[Begin Records for this task]

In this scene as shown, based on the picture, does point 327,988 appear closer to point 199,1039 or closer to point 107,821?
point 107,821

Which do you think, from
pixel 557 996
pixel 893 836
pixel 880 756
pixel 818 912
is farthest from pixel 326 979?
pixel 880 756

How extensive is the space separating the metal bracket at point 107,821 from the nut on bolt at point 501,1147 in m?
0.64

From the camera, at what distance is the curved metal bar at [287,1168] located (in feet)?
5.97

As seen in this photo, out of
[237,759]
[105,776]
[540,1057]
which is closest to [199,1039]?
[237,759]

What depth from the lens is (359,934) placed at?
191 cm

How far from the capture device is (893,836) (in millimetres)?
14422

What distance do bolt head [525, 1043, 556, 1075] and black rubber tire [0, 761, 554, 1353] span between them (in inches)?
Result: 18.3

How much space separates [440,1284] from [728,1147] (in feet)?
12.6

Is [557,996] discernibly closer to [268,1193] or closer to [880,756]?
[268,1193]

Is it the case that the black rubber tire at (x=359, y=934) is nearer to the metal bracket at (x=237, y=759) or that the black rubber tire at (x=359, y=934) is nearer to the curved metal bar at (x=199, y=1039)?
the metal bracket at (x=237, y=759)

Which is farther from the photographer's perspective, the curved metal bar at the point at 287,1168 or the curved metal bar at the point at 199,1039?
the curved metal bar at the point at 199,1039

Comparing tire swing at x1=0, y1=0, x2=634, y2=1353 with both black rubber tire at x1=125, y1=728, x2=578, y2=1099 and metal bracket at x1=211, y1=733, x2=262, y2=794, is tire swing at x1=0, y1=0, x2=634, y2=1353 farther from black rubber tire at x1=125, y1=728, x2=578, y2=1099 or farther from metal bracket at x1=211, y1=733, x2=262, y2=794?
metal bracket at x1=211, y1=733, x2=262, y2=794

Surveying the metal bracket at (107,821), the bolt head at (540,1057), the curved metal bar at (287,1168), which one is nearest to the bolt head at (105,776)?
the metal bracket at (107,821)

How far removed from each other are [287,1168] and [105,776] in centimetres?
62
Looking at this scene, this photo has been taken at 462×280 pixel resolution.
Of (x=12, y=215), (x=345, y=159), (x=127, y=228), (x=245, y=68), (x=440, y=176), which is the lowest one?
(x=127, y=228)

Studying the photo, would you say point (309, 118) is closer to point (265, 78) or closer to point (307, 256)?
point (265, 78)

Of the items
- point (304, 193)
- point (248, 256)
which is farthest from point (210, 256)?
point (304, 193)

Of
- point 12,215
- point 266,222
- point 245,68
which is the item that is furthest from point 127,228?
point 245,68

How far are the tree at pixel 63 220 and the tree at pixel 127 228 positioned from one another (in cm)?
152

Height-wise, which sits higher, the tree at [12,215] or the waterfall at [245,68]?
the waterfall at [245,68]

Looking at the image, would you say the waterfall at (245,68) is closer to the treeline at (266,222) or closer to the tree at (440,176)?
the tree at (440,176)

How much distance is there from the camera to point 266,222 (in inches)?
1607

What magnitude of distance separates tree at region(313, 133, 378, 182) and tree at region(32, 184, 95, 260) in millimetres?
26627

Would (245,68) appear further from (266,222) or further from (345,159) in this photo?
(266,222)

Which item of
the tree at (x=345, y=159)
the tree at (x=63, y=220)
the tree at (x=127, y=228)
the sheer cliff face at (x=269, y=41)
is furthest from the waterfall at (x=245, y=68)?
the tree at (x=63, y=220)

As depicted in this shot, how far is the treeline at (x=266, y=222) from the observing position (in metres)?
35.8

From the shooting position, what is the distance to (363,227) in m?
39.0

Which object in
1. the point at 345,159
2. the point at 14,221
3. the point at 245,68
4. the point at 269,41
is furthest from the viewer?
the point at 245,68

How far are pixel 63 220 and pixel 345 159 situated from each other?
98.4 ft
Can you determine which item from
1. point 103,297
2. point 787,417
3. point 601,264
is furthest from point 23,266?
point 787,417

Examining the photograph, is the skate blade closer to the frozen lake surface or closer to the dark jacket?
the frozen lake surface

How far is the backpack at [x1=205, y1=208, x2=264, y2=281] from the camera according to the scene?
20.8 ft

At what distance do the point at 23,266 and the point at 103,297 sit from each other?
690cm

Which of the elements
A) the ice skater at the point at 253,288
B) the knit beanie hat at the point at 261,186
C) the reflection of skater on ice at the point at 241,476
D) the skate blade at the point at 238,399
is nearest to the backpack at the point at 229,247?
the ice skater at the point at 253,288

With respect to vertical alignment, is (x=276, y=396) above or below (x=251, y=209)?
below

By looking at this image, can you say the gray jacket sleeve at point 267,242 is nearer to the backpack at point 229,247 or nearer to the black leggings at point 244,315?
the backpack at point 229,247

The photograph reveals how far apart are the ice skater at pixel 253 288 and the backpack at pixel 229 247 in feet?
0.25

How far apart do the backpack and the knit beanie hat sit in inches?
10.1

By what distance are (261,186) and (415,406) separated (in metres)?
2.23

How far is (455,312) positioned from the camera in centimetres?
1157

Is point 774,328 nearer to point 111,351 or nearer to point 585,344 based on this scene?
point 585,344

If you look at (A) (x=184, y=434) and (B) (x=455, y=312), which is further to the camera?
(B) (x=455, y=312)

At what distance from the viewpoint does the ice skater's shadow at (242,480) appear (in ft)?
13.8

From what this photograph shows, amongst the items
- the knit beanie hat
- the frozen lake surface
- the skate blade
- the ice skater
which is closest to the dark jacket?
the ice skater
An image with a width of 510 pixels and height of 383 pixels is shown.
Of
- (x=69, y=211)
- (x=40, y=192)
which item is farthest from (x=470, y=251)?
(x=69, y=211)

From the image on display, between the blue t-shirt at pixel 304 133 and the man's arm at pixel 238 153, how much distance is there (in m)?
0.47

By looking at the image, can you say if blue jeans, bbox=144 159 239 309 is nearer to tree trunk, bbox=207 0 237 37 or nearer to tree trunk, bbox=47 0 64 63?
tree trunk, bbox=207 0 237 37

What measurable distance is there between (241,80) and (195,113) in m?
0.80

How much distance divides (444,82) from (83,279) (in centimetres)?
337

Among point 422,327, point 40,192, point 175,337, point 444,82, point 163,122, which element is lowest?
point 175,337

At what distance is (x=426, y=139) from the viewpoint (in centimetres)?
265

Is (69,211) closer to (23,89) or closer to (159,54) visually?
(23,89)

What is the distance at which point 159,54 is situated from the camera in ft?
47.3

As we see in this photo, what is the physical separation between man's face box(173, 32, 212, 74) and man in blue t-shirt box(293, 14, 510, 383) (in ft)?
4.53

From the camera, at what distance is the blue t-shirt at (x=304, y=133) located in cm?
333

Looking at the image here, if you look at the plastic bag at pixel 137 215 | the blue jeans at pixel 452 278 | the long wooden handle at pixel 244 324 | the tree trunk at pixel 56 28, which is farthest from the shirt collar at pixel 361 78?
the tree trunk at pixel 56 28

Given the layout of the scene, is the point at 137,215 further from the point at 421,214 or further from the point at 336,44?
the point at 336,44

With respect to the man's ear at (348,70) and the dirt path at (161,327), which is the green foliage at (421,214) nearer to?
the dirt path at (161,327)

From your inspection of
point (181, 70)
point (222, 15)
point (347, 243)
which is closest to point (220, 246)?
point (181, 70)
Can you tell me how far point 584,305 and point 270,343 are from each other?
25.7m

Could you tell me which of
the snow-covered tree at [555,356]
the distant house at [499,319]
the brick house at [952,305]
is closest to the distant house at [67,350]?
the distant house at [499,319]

[End Records for this task]

§ **Stated goal**:
Retype all of the data shown above, word for word.

§ **Exercise result**:
In this scene as shown, based on the picture, does point 327,988 appear closer to point 199,1039 or closer to point 107,821?
point 107,821

Which do you think, from
pixel 557 996
pixel 893 836
pixel 880 756
pixel 818 912
is farthest from pixel 326 979?
pixel 880 756

How extensive is the space separating the metal bracket at point 107,821 from the nut on bolt at point 501,1147 in m?
0.64

From the camera, at what distance is the curved metal bar at [287,1168] located (in feet)?
5.97

As seen in this photo, out of
[237,759]
[105,776]
[540,1057]
which is closest to [199,1039]?
[237,759]

What depth from the lens is (359,934) placed at?
191 cm

How far from the capture device is (893,836) (in millimetres)?
14422

What distance do bolt head [525, 1043, 556, 1075] and black rubber tire [0, 761, 554, 1353] span between them (in inches)?
Result: 18.3

How much space separates [440,1284] from [728,1147] (in feet)?
12.6

Is [557,996] discernibly closer to [268,1193] or closer to [880,756]?
[268,1193]

Is it the case that the black rubber tire at (x=359, y=934) is nearer to the metal bracket at (x=237, y=759) or that the black rubber tire at (x=359, y=934) is nearer to the curved metal bar at (x=199, y=1039)?
the metal bracket at (x=237, y=759)

Which is farther from the photographer's perspective, the curved metal bar at the point at 287,1168 or the curved metal bar at the point at 199,1039?
the curved metal bar at the point at 199,1039

Comparing tire swing at x1=0, y1=0, x2=634, y2=1353 with both black rubber tire at x1=125, y1=728, x2=578, y2=1099 and metal bracket at x1=211, y1=733, x2=262, y2=794, is tire swing at x1=0, y1=0, x2=634, y2=1353 farther from black rubber tire at x1=125, y1=728, x2=578, y2=1099 or farther from metal bracket at x1=211, y1=733, x2=262, y2=794?
metal bracket at x1=211, y1=733, x2=262, y2=794

Surveying the metal bracket at (107,821), the bolt head at (540,1057), the curved metal bar at (287,1168), which one is nearest to the bolt head at (105,776)?
the metal bracket at (107,821)

How far removed from each other are [287,1168] and [105,776] in centimetres?
62
Looking at this scene, this photo has been taken at 462×280 pixel resolution.
Of (x=12, y=215), (x=345, y=159), (x=127, y=228), (x=245, y=68), (x=440, y=176), which is the lowest one?
(x=127, y=228)

Studying the photo, would you say point (309, 118) is closer to point (265, 78) or closer to point (307, 256)?
point (265, 78)

Of the items
- point (304, 193)
- point (248, 256)
which is farthest from point (210, 256)?
point (304, 193)

Of
- point 12,215
- point 266,222
- point 245,68
which is the item that is furthest from point 127,228?
point 245,68

How far are the tree at pixel 63 220 and the tree at pixel 127 228 positioned from one another (in cm)?
152

Height-wise, which sits higher, the tree at [12,215] or the waterfall at [245,68]?
the waterfall at [245,68]

Looking at the image, would you say the waterfall at (245,68) is closer to the treeline at (266,222) or closer to the tree at (440,176)?
the tree at (440,176)

How much distance is there from the camera to point 266,222 (in inches)?
1607

What magnitude of distance separates tree at region(313, 133, 378, 182) and tree at region(32, 184, 95, 260) in millimetres?
26627

Would (245,68) appear further from (266,222) or further from (345,159) in this photo?
(266,222)

Which item of
the tree at (x=345, y=159)
the tree at (x=63, y=220)
the tree at (x=127, y=228)
the sheer cliff face at (x=269, y=41)
is furthest from the waterfall at (x=245, y=68)?
the tree at (x=63, y=220)

As depicted in this shot, how far is the treeline at (x=266, y=222) from the observing position (in metres)?
35.8

From the shooting position, what is the distance to (363,227) in m?
39.0

Which object in
1. the point at 345,159
2. the point at 14,221
3. the point at 245,68
4. the point at 269,41
is furthest from the viewer?
the point at 245,68

How far are pixel 63 220 and pixel 345 159 situated from each other?
98.4 ft
Can you determine which item from
1. point 103,297
2. point 787,417
3. point 601,264
is furthest from point 23,266?
point 787,417

Examining the photograph, is the skate blade closer to the frozen lake surface or closer to the dark jacket?
the frozen lake surface

How far is the backpack at [x1=205, y1=208, x2=264, y2=281] from the camera according to the scene?
20.8 ft

At what distance do the point at 23,266 and the point at 103,297 sit from each other?
690cm

Which of the elements
A) the ice skater at the point at 253,288
B) the knit beanie hat at the point at 261,186
C) the reflection of skater on ice at the point at 241,476
D) the skate blade at the point at 238,399
is nearest to the backpack at the point at 229,247?
the ice skater at the point at 253,288

With respect to vertical alignment, is (x=276, y=396) above or below (x=251, y=209)?
below

By looking at this image, can you say the gray jacket sleeve at point 267,242 is nearer to the backpack at point 229,247 or nearer to the black leggings at point 244,315?
the backpack at point 229,247

The photograph reveals how far apart are the ice skater at pixel 253 288 and the backpack at pixel 229 247 in feet?
0.25

How far apart do the backpack and the knit beanie hat sit in inches?
10.1

By what distance are (261,186) and (415,406) separated (in metres)?
2.23

How far is (455,312) positioned from the camera in centimetres?
1157

Is point 774,328 nearer to point 111,351 or nearer to point 585,344 based on this scene?
point 585,344

If you look at (A) (x=184, y=434) and (B) (x=455, y=312), which is further to the camera?
(B) (x=455, y=312)

At what distance from the viewpoint does the ice skater's shadow at (242,480) appear (in ft)?
13.8

From what this photograph shows, amongst the items
- the knit beanie hat
- the frozen lake surface
- the skate blade
- the ice skater
which is closest to the dark jacket?
the ice skater
An image with a width of 510 pixels and height of 383 pixels is shown.
Of
- (x=69, y=211)
- (x=40, y=192)
which item is farthest from (x=470, y=251)?
(x=69, y=211)

From the image on display, between the blue t-shirt at pixel 304 133 and the man's arm at pixel 238 153, how much distance is there (in m)?
0.47

By looking at the image, can you say if blue jeans, bbox=144 159 239 309 is nearer to tree trunk, bbox=207 0 237 37 or nearer to tree trunk, bbox=47 0 64 63?
tree trunk, bbox=207 0 237 37

What measurable distance is there between (241,80) and (195,113) in m?
0.80

How much distance divides (444,82) from (83,279) (in centimetres)?
337

Among point 422,327, point 40,192, point 175,337, point 444,82, point 163,122, which element is lowest?
point 175,337

At what distance is (x=426, y=139) from the viewpoint (in centimetres)?
265

Is (69,211) closer to (23,89) or closer to (159,54) visually?
(23,89)

What is the distance at which point 159,54 is situated from the camera in ft?
47.3

As we see in this photo, what is the physical separation between man's face box(173, 32, 212, 74) and man in blue t-shirt box(293, 14, 510, 383) (in ft)?
4.53

From the camera, at what distance is the blue t-shirt at (x=304, y=133) located in cm?
333

Looking at the image here, if you look at the plastic bag at pixel 137 215 | the blue jeans at pixel 452 278 | the long wooden handle at pixel 244 324 | the tree trunk at pixel 56 28, which is farthest from the shirt collar at pixel 361 78?
the tree trunk at pixel 56 28

Given the layout of the scene, is the point at 137,215 further from the point at 421,214 or further from the point at 336,44?
the point at 336,44

With respect to the man's ear at (348,70) and the dirt path at (161,327), which is the green foliage at (421,214) nearer to?
the dirt path at (161,327)

From your inspection of
point (181, 70)
point (222, 15)
point (347, 243)
which is closest to point (220, 246)?
point (181, 70)
Can you tell me how far point 584,305 and point 270,343 are from each other?
25.7m

Could you tell me which of
the snow-covered tree at [555,356]
the distant house at [499,319]
the brick house at [952,305]
is closest to the distant house at [67,350]?
the distant house at [499,319]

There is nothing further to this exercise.